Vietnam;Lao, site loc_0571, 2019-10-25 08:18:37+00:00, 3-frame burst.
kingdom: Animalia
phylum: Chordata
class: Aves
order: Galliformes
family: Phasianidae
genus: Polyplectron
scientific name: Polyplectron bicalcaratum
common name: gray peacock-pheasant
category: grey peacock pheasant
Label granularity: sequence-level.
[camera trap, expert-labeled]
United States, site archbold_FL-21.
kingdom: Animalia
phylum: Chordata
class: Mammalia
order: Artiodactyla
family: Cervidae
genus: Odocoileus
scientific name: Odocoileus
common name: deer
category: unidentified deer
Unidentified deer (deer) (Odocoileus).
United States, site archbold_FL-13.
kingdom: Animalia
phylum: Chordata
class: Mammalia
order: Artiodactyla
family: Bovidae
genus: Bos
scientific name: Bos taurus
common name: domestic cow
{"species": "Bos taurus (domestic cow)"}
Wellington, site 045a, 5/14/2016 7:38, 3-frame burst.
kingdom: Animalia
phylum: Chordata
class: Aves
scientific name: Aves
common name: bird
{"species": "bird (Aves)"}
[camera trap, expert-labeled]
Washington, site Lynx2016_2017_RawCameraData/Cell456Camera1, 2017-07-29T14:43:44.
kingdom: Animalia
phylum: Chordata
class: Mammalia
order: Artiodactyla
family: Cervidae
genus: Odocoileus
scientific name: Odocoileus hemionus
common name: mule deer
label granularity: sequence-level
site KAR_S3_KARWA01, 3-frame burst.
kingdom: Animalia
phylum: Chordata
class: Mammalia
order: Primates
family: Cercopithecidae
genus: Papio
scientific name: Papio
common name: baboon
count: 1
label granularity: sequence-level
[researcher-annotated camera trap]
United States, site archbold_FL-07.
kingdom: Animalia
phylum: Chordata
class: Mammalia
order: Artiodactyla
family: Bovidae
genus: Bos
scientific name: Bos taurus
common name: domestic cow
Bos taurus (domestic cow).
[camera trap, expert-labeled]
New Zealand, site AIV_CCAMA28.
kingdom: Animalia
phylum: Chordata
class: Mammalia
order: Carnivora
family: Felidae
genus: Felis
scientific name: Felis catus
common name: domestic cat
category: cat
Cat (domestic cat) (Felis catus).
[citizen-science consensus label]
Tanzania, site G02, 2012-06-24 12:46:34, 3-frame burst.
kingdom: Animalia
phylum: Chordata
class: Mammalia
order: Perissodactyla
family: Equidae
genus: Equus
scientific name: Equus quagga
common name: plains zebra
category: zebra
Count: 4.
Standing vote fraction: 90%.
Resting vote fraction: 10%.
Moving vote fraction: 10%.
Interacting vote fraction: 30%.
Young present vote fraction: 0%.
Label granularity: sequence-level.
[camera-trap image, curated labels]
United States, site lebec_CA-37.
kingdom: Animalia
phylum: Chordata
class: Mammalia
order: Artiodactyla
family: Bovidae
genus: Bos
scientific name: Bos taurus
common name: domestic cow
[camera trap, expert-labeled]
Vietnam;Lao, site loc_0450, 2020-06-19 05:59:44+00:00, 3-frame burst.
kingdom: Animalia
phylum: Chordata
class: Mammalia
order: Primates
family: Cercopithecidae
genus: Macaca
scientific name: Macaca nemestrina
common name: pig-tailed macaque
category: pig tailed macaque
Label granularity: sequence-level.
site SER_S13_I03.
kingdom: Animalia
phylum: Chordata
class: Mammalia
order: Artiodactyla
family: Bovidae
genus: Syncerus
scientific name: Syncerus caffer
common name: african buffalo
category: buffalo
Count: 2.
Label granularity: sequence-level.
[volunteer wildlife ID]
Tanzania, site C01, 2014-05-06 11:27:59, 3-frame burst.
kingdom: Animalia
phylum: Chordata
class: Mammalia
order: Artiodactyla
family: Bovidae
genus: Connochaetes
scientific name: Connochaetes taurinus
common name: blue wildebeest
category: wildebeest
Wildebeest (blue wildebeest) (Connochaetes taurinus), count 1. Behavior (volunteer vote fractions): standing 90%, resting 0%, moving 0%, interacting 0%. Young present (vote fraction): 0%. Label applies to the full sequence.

....................

### WHAT YOU WILL DO
Set down each entry again, exactly as written.

### YOUR SOLUTION
Vietnam;Lao, site loc_0571, 2019-10-25 08:18:37+00:00, 3-frame burst.
kingdom: Animalia
phylum: Chordata
class: Aves
order: Galliformes
family: Phasianidae
genus: Polyplectron
scientific name: Polyplectron bicalcaratum
common name: gray peacock-pheasant
category: grey peacock pheasant
Label granularity: sequence-level.
[camera trap, expert-labeled]
United States, site archbold_FL-21.
kingdom: Animalia
phylum: Chordata
class: Mammalia
order: Artiodactyla
family: Cervidae
genus: Odocoileus
scientific name: Odocoileus
common name: deer
category: unidentified deer
Unidentified deer (deer) (Odocoileus).
United States, site archbold_FL-13.
kingdom: Animalia
phylum: Chordata
class: Mammalia
order: Artiodactyla
family: Bovidae
genus: Bos
scientific name: Bos taurus
common name: domestic cow
{"species": "Bos taurus (domestic cow)"}
Wellington, site 045a, 5/14/2016 7:38, 3-frame burst.
kingdom: Animalia
phylum: Chordata
class: Aves
scientific name: Aves
common name: bird
{"species": "bird (Aves)"}
[camera trap, expert-labeled]
Washington, site Lynx2016_2017_RawCameraData/Cell456Camera1, 2017-07-29T14:43:44.
kingdom: Animalia
phylum: Chordata
class: Mammalia
order: Artiodactyla
family: Cervidae
genus: Odocoileus
scientific name: Odocoileus hemionus
common name: mule deer
label granularity: sequence-level
site KAR_S3_KARWA01, 3-frame burst.
kingdom: Animalia
phylum: Chordata
class: Mammalia
order: Primates
family: Cercopithecidae
genus: Papio
scientific name: Papio
common name: baboon
count: 1
label granularity: sequence-level
[researcher-annotated camera trap]
United States, site archbold_FL-07.
kingdom: Animalia
phylum: Chordata
class: Mammalia
order: Artiodactyla
family: Bovidae
genus: Bos
scientific name: Bos taurus
common name: domestic cow
Bos taurus (domestic cow).
[camera trap, expert-labeled]
New Zealand, site AIV_CCAMA28.
kingdom: Animalia
phylum: Chordata
class: Mammalia
order: Carnivora
family: Felidae
genus: Felis
scientific name: Felis catus
common name: domestic cat
category: cat
Cat (domestic cat) (Felis catus).
[citizen-science consensus label]
Tanzania, site G02, 2012-06-24 12:46:34, 3-frame burst.
kingdom: Animalia
phylum: Chordata
class: Mammalia
order: Perissodactyla
family: Equidae
genus: Equus
scientific name: Equus quagga
common name: plains zebra
category: zebra
Count: 4.
Standing vote fraction: 90%.
Resting vote fraction: 10%.
Moving vote fraction: 10%.
Interacting vote fraction: 30%.
Young present vote fraction: 0%.
Label granularity: sequence-level.
[camera-trap image, curated labels]
United States, site lebec_CA-37.
kingdom: Animalia
phylum: Chordata
class: Mammalia
order: Artiodactyla
family: Bovidae
genus: Bos
scientific name: Bos taurus
common name: domestic cow
[camera trap, expert-labeled]
Vietnam;Lao, site loc_0450, 2020-06-19 05:59:44+00:00, 3-frame burst.
kingdom: Animalia
phylum: Chordata
class: Mammalia
order: Primates
family: Cercopithecidae
genus: Macaca
scientific name: Macaca nemestrina
common name: pig-tailed macaque
category: pig tailed macaque
Label granularity: sequence-level.
site SER_S13_I03.
kingdom: Animalia
phylum: Chordata
class: Mammalia
order: Artiodactyla
family: Bovidae
genus: Syncerus
scientific name: Syncerus caffer
common name: african buffalo
category: buffalo
Count: 2.
Label granularity: sequence-level.
[volunteer wildlife ID]
Tanzania, site C01, 2014-05-06 11:27:59, 3-frame burst.
kingdom: Animalia
phylum: Chordata
class: Mammalia
order: Artiodactyla
family: Bovidae
genus: Connochaetes
scientific name: Connochaetes taurinus
common name: blue wildebeest
category: wildebeest
Wildebeest (blue wildebeest) (Connochaetes taurinus), count 1. Behavior (volunteer vote fractions): standing 90%, resting 0%, moving 0%, interacting 0%. Young present (vote fraction): 0%. Label applies to the full sequence.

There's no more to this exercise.